--- Provided text ---
================
And most, but not all, start spouting attitude when they're called to the mat.

Trying sticking around for several months in the flooring section - help some folks out. If you're a pro, you should have tips/tricks/infomation that would help someone else. THEN ask for help with your own projects and see what the attitude towards you is...

Mac

PS. When asking for help from professionals, be AS DETAILED AS POSSIBLE in your original description of your problem. Vagueness begets vagueness.


----------



## Celtic (May 23, 2007)

BuiltByMAC said:


> Trying sticking around for several months in the flooring section - help some folks out. If you're a pro, you should have tips/tricks/infomation that would help someone else. THEN ask for help with your own projects and see what the attitude towards you is...


Well said MAC.
================
--- Goal 1 ---
Print the passage of the forum thread from "And most, but" up to and including "(May 23, 2007)".
--- Goal 2 ---
Answer these questions from the forum thread:
(a) In which section of the forum does the poster suggest spending several months helping others?
(b) How detailed does the postscript say a description should be when asking professionals for help?
(c) What date appears beside Celtic's name?
--- Goal 3 ---
Carry the forum thread on from its final line.
The rows that come next are separate material with no connection to the forum thread.
================
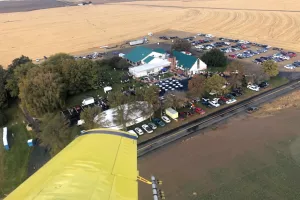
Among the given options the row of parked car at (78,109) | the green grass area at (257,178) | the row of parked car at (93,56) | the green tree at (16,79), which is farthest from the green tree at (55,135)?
the row of parked car at (93,56)

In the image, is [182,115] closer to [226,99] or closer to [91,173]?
[226,99]

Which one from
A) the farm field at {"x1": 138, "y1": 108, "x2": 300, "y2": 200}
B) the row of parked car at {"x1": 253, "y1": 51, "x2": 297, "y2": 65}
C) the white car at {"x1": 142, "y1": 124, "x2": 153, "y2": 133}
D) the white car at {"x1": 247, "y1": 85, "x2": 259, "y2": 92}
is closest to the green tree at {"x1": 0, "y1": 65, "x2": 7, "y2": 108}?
the white car at {"x1": 142, "y1": 124, "x2": 153, "y2": 133}

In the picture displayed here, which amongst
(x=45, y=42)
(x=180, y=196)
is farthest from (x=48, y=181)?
(x=45, y=42)

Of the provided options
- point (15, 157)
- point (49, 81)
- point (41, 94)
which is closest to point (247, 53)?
point (49, 81)

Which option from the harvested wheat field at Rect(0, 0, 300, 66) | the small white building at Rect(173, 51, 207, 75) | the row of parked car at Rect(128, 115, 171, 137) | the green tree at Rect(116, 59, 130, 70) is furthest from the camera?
the harvested wheat field at Rect(0, 0, 300, 66)

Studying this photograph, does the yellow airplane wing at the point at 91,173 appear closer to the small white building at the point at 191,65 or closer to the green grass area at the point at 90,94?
the green grass area at the point at 90,94

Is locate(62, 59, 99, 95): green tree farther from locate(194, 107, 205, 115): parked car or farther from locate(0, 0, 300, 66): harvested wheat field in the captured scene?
locate(0, 0, 300, 66): harvested wheat field
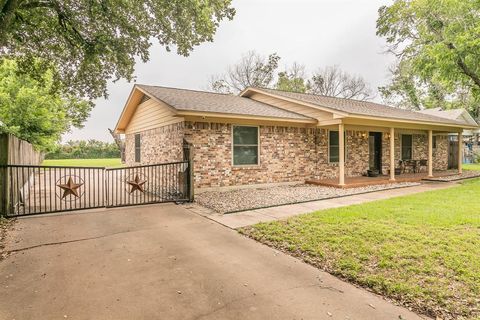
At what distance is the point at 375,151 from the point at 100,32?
44.2 feet

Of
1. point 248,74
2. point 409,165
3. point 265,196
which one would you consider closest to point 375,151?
point 409,165

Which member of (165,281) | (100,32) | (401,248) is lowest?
(165,281)

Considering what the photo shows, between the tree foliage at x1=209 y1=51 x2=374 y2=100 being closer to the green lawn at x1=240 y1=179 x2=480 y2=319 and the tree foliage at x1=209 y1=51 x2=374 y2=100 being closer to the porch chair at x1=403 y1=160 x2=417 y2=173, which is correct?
the porch chair at x1=403 y1=160 x2=417 y2=173

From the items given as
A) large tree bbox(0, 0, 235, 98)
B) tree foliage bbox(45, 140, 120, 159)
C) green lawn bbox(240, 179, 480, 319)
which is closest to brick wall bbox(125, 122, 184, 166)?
large tree bbox(0, 0, 235, 98)

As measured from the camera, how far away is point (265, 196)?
28.6ft

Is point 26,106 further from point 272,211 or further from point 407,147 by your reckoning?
point 407,147

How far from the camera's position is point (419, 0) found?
1306 centimetres

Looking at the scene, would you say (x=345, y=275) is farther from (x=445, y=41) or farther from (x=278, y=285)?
(x=445, y=41)

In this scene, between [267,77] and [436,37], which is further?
[267,77]

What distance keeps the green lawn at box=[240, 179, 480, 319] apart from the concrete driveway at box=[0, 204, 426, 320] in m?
0.31

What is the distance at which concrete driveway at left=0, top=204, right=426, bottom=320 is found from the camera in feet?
8.80

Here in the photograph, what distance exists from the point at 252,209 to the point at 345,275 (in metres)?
3.75

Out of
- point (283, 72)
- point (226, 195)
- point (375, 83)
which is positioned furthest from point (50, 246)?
point (375, 83)

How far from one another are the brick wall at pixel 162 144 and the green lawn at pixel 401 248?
512 cm
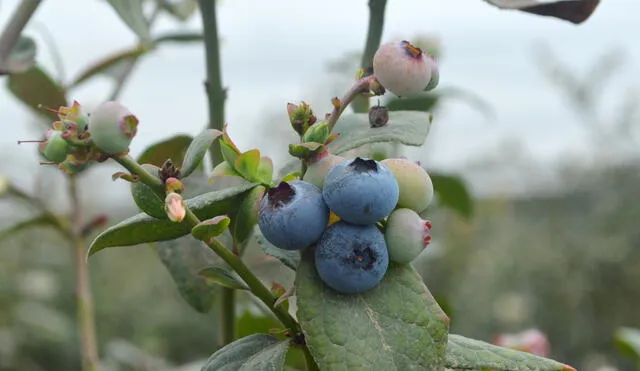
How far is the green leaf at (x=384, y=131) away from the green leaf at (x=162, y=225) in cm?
7

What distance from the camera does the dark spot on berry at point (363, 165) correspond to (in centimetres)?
41

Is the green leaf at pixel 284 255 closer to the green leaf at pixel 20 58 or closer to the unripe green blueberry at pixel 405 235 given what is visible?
the unripe green blueberry at pixel 405 235

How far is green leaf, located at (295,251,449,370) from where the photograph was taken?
402 mm

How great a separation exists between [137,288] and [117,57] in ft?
8.56

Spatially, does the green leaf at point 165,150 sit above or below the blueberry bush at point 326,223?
below

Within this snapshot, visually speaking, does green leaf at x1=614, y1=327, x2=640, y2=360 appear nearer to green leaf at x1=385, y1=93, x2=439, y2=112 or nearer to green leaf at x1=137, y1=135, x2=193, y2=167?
green leaf at x1=385, y1=93, x2=439, y2=112

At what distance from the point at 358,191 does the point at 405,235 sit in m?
0.04

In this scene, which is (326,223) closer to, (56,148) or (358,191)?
(358,191)

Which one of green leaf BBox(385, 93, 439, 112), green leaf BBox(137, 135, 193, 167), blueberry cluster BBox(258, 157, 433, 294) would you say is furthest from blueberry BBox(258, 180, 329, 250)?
green leaf BBox(385, 93, 439, 112)

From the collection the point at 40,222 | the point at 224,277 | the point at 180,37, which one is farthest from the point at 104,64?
the point at 224,277

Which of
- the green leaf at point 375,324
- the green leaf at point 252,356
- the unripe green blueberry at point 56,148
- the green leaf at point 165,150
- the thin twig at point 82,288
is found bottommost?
the thin twig at point 82,288

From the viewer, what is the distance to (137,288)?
136 inches

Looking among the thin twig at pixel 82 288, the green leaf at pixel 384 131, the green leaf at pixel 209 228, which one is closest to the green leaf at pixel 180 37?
the thin twig at pixel 82 288

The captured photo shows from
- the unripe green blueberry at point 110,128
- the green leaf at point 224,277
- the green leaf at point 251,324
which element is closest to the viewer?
the unripe green blueberry at point 110,128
================
--- Response 1 ---
And most, but not all, start spouting attitude when they're called to the mat.

Trying sticking around for several months in the flooring section - help some folks out. If you're a pro, you should have tips/tricks/infomation that would help someone else. THEN ask for help with your own projects and see what the attitude towards you is...

Mac

PS. When asking for help from professionals, be AS DETAILED AS POSSIBLE in your original description of your problem. Vagueness begets vagueness.


----------



## Celtic (May 23, 2007)

--- Response 2 ---
(a) The flooring section.
(b) As detailed as possible.
(c) May 23, 2007.

--- Response 3 ---
I figure when I hit the 2k post count I'll start asking questions relating exclusively to my "problem". :thumbsup:


----------



## GSE (Aug 24, 2007)

The fixture the salesman showed him is task lighting, not area lighting, he needs an EC with lighting experience, not cheap to get someone good. but easy to get someone cheap.

Him going to a lighting store, they will onload anything they can. Most good lighting dist. have lighting engineers, that will come to his store and recommend on site but his EC will have to arrange the visit, why to so many do things backwards?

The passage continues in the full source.